Since the objective function is unlikely to converge completely, we limit the number of iterations. Our total cost has fallen below 0.5, which is a good indicator that the algorithm is working properly. Let's use the parameters it finds and forward it through the network to get some predictions.

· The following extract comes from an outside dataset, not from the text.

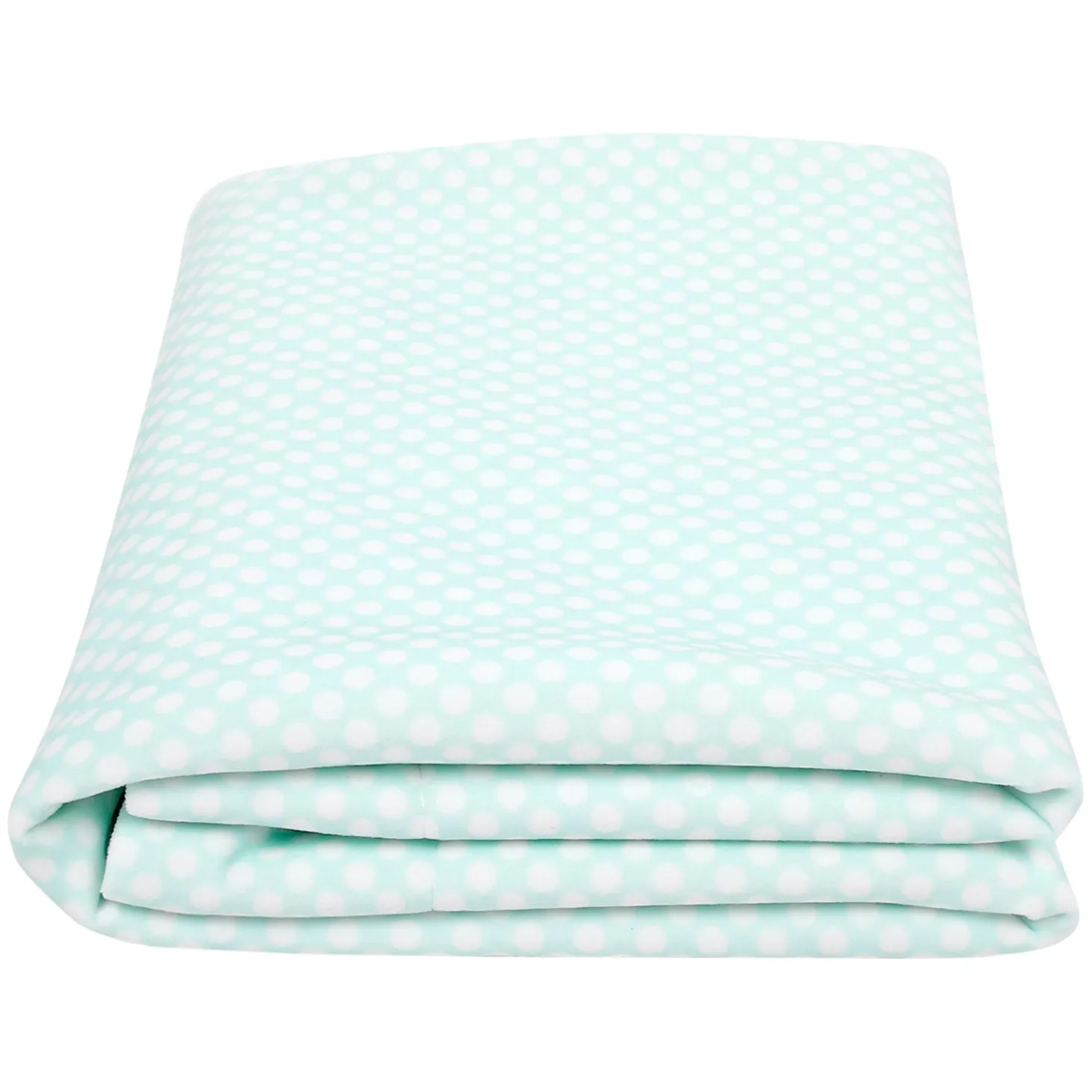 Polka Dotted Blue Blanket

Let's use the parameters it finds and propagate it forward through the network to obtain predictions.


In [20]:
X = np.matrix(X)
val1 = np.matrix(np.reshape(fmin.x[:hidden_size * (input_size + 1)], (hidden_size, (input_size + 1))))
val2 = np.matrix(np.reshape(fmin.x[hidden_size * (input_size + 1):], (num_labels, (hidden_size + 1))))

a1, z2, a2, z3, h = forward_propagate(X, val1, val2)
y_pred = np.array(np.argmax(h, axis=1) + 1)
y_pred


array([[10],
       [10],
       [10],
       ...,
       [ 9],
       [ 9],
       [ 9]])

Finally, we can calculate the accuracy and see how well the neural network we have trained performs.


In [21]:
correct = [1 if a == b else 0 for (a,b) in zip(y_pred, y)]
accuracy = (sum(map(int, correct)) / float(len(correct)))
print('accuracy = {0}%'.format(accuracy * 100))

accuracy = 98.28%


We have successfully implemented a basic backpropagation neural network and used it to classify handwritten digital images.